REQUIREMENTS:
Reproduce all of the data below word for word, keeping every line as it appears.

(Spatial question entries)
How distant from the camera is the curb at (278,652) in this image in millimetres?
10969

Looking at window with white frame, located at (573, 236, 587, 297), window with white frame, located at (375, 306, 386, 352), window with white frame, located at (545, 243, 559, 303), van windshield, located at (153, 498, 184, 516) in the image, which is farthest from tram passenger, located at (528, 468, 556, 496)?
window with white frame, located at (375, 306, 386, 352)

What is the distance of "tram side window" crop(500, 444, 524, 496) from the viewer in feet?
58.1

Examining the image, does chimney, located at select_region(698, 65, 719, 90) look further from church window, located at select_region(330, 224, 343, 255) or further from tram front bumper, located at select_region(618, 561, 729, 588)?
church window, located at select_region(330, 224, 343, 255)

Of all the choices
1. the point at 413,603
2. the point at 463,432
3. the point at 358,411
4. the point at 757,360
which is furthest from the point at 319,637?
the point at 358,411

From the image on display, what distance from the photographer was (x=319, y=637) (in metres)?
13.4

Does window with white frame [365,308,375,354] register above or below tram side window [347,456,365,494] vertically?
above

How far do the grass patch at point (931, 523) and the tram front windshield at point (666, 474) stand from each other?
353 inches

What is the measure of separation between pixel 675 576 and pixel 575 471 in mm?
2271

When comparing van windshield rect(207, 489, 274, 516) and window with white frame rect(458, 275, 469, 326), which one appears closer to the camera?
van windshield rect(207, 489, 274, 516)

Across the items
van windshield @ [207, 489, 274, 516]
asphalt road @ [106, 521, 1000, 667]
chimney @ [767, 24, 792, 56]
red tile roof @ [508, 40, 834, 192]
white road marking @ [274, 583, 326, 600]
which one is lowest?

TASK OUTPUT:
How distant from the camera is the curb at (278,652) in this image in millimetres?
10969

Looking at window with white frame, located at (573, 236, 587, 297), window with white frame, located at (375, 306, 386, 352), window with white frame, located at (545, 243, 559, 303), van windshield, located at (153, 498, 184, 516) in the image, which is farthest from tram passenger, located at (528, 468, 556, 496)?
window with white frame, located at (375, 306, 386, 352)

What is the distance of "tram side window" crop(500, 444, 524, 496) from the viewer in feet?
58.1

Examining the image, does chimney, located at select_region(698, 65, 719, 90) look further from church window, located at select_region(330, 224, 343, 255) or further from tram front bumper, located at select_region(618, 561, 729, 588)?
church window, located at select_region(330, 224, 343, 255)

Of all the choices
1. the point at 413,603
2. the point at 463,432
3. the point at 358,411
4. the point at 757,360
which is furthest from the point at 319,637?
the point at 358,411

From the image on display, what distance from the photographer was (x=319, y=637) (in metres)?
13.4

Does window with white frame [365,308,375,354] register above or below tram side window [347,456,365,494] vertically?
above

How far do the grass patch at point (931, 523) and the tram front windshield at point (666, 474) stand from each other?
353 inches

What is the measure of separation between pixel 675 576 and pixel 575 471 in mm?
2271

When comparing van windshield rect(207, 489, 274, 516) and window with white frame rect(458, 275, 469, 326), which one appears closer to the camera?
van windshield rect(207, 489, 274, 516)

Across the items
van windshield @ [207, 489, 274, 516]
asphalt road @ [106, 521, 1000, 667]
chimney @ [767, 24, 792, 56]
red tile roof @ [508, 40, 834, 192]
white road marking @ [274, 583, 326, 600]
which one is lowest?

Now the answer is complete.